Up to and including the line with "Starbucks dolazi u Hrvatsku", please set down the entries below exactly, starting from the first line.

[Scraped caption text data]
# # # #

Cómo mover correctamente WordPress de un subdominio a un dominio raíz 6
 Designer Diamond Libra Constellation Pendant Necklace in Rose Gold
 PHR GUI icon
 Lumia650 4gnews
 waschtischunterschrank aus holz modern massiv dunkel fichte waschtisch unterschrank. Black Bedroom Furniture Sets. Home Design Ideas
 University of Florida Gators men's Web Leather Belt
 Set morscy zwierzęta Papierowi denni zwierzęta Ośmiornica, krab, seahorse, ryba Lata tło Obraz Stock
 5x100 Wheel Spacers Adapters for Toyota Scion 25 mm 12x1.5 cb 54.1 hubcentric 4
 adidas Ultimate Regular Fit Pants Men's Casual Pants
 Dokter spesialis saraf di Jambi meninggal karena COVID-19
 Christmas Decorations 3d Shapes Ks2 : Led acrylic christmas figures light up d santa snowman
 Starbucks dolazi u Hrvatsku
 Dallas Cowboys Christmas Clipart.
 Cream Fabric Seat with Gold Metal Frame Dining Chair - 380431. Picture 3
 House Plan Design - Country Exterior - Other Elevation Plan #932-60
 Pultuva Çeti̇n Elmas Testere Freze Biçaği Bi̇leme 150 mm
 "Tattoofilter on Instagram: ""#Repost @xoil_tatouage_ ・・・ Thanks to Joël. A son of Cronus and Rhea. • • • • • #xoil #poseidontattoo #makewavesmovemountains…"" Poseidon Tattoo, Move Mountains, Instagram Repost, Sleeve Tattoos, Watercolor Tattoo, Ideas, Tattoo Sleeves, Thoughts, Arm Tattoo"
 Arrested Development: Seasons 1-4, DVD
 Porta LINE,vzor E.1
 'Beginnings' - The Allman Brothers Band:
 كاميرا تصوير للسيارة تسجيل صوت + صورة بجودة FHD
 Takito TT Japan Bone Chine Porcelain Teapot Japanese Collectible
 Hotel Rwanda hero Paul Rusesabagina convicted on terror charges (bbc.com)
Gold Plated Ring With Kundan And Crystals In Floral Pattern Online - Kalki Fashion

# # # #

(Answer to the problem):
Cómo mover correctamente WordPress de un subdominio a un dominio raíz 6
 Designer Diamond Libra Constellation Pendant Necklace in Rose Gold
 PHR GUI icon
 Lumia650 4gnews
 waschtischunterschrank aus holz modern massiv dunkel fichte waschtisch unterschrank. Black Bedroom Furniture Sets. Home Design Ideas
 University of Florida Gators men's Web Leather Belt
 Set morscy zwierzęta Papierowi denni zwierzęta Ośmiornica, krab, seahorse, ryba Lata tło Obraz Stock
 5x100 Wheel Spacers Adapters for Toyota Scion 25 mm 12x1.5 cb 54.1 hubcentric 4
 adidas Ultimate Regular Fit Pants Men's Casual Pants
 Dokter spesialis saraf di Jambi meninggal karena COVID-19
 Christmas Decorations 3d Shapes Ks2 : Led acrylic christmas figures light up d santa snowman
 Starbucks dolazi u Hrvatsku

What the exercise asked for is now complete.